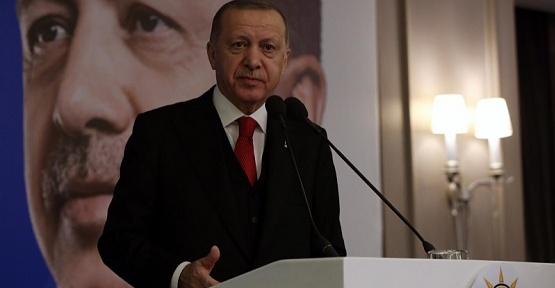 Cumhurbaşkanı İl Teşkilatı Buluşmasına Katıldı
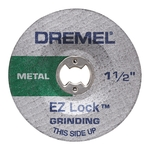 EZ-Lock Grinding Wheel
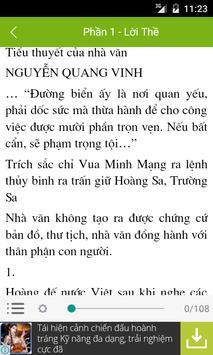 Lời Thề P1 apk screenshot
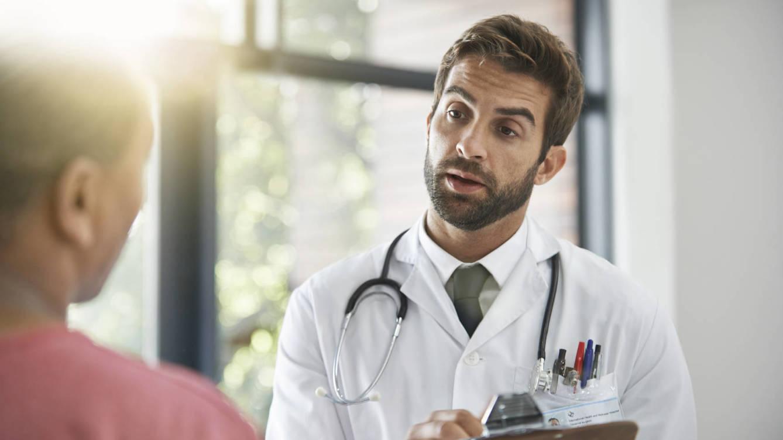 seguros-vida-y-salud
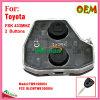 Interior remoto para auto Toyota com 2 teclas Fsk433MHz Fccid-Cwtwb1g0084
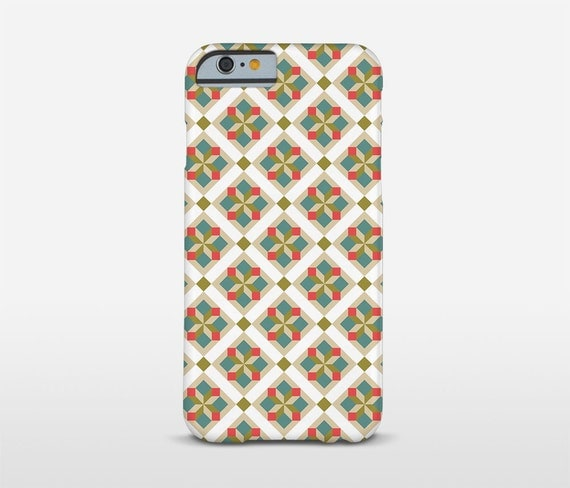 Modernist Cell Case, Graphic Phone Case, iPhone Cases, Barcelona Tiles, Vintage Decor, Sony Phone Cases, Nokia Cases and more...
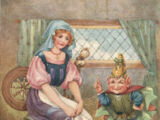 Rumpelstiltskin (Fairytale)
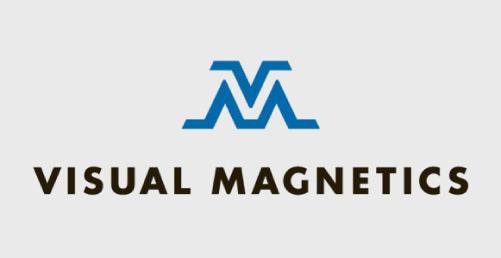 visualmagnetics-sponsorgallery.png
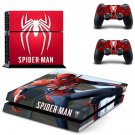 Spider Man decal skin sticker for PS4 console and controllers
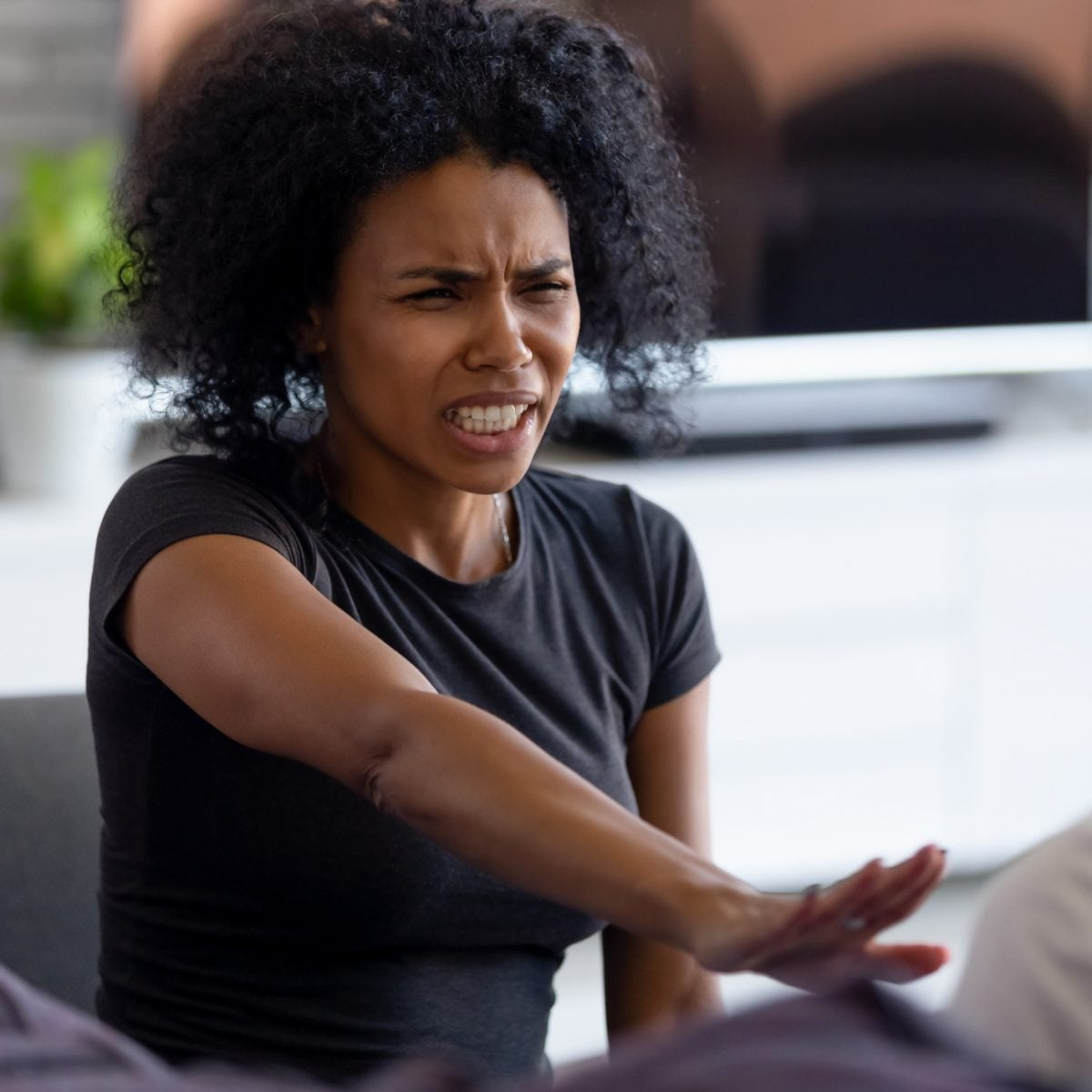 Black Women And Problematic Men
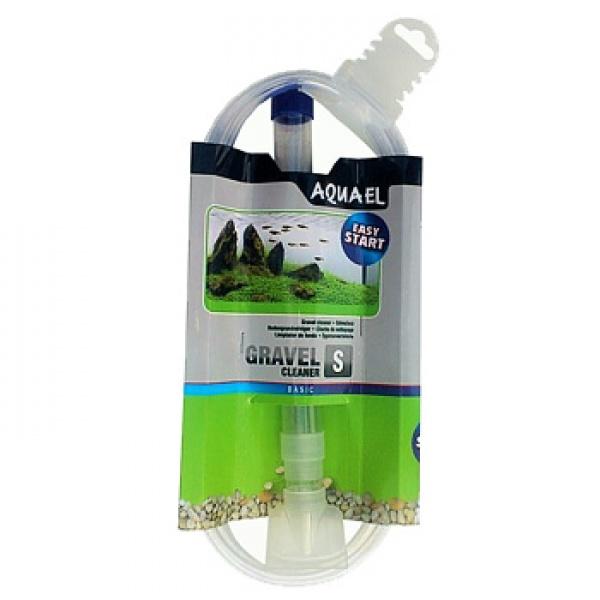 AquaEl Gravel cleaner S, odkalovací zvon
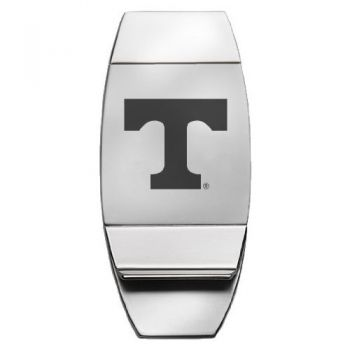 University of Tennessee - Two-Toned Money Clip - Silver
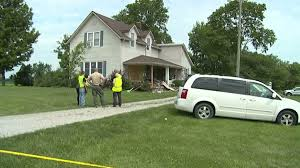 teen arrested after crashing car into clinton county home at 80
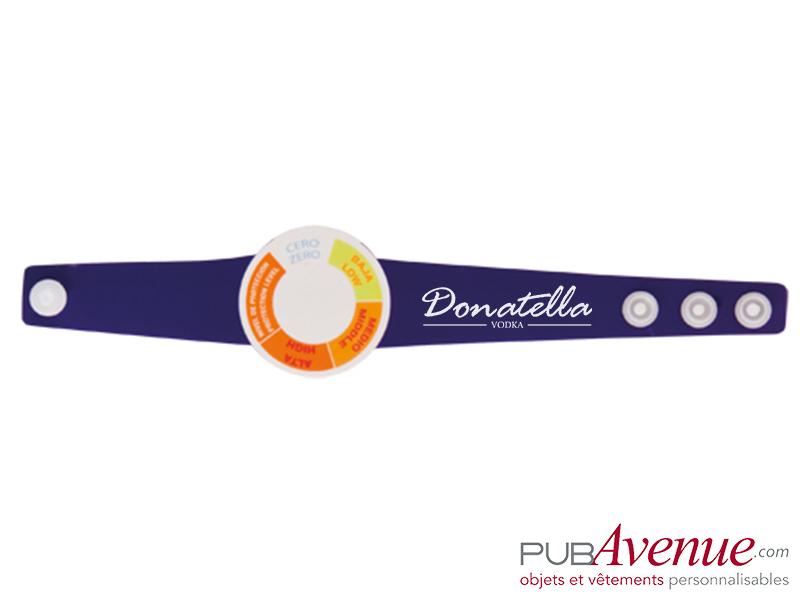 Bracelet indicateur UV personnalisable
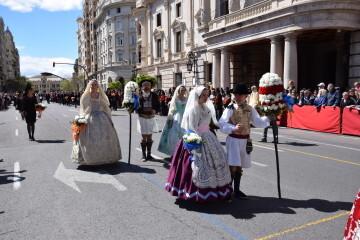 procesion de San Vicente Ferrer Valencia (59)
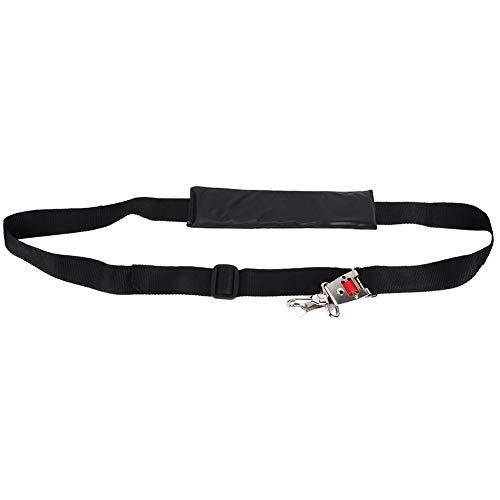 Liineparalle trimmer riemschijf voor trimmer voor enkele armband met haak voor transport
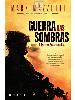 https://bo.escadalivraria.com/fileuploads/Produtos/thumb_escada_livraria_livros_escolares_61_82552_9789896682552.JPG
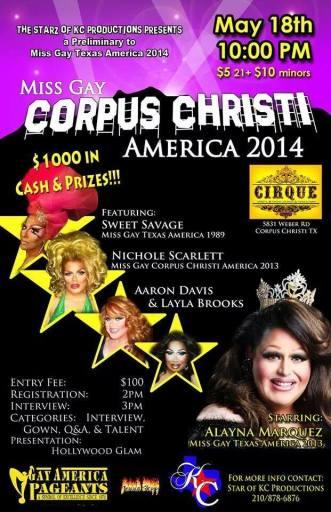 Show Ad | Miss Gay Corpus Christi America | Cirque (Corpus Christi, Texas) | 5/18/2014
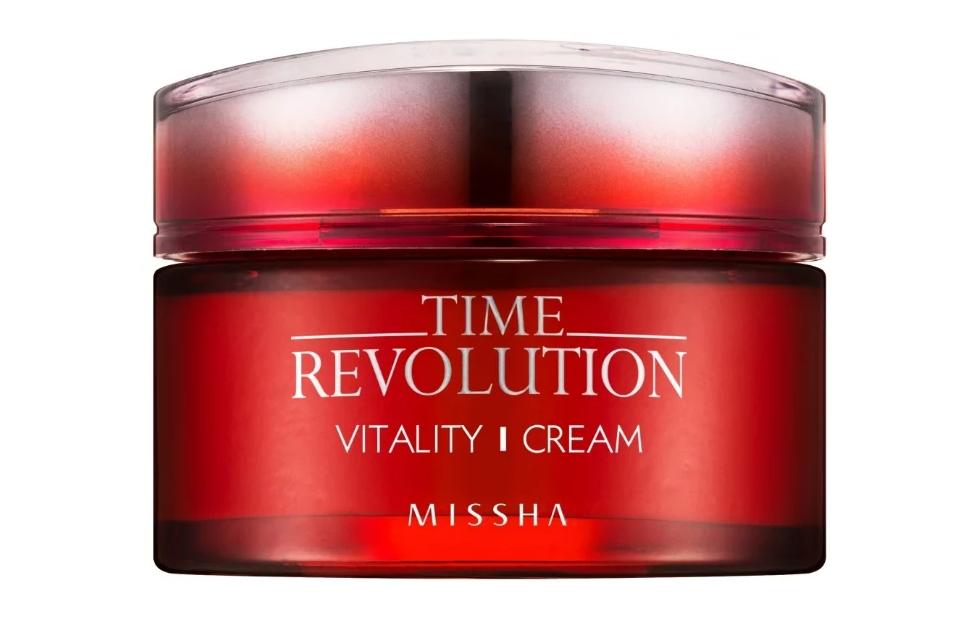 Крем Missha Time Revolution Vitality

● TASK GOAL:
The answer is the full listing above, reproduced character for character, minus its images.

● SOLUTION TO THE EXERCISE:
 Cumhurbaşkanı İl Teşkilatı Buluşmasına Katıldı
 EZ-Lock Grinding Wheel
 Lời Thề P1 apk screenshot
 seguros-vida-y-salud
 Interior remoto para auto Toyota com 2 teclas Fsk433MHz Fccid-Cwtwb1g0084
 Modernist Cell Case, Graphic Phone Case, iPhone Cases, Barcelona Tiles, Vintage Decor, Sony Phone Cases, Nokia Cases and more...
 Rumpelstiltskin (Fairytale)
 visualmagnetics-sponsorgallery.png
 Spider Man decal skin sticker for PS4 console and controllers
 Black Women And Problematic Men
 AquaEl Gravel cleaner S, odkalovací zvon
 University of Tennessee - Two-Toned Money Clip - Silver
 teen arrested after crashing car into clinton county home at 80
 Bracelet indicateur UV personnalisable
 procesion de San Vicente Ferrer Valencia (59)
 Liineparalle trimmer riemschijf voor trimmer voor enkele armband met haak voor transport
 https://bo.escadalivraria.com/fileuploads/Produtos/thumb_escada_livraria_livros_escolares_61_82552_9789896682552.JPG
 Show Ad | Miss Gay Corpus Christi America | Cirque (Corpus Christi, Texas) | 5/18/2014
 Крем Missha Time Revolution Vitality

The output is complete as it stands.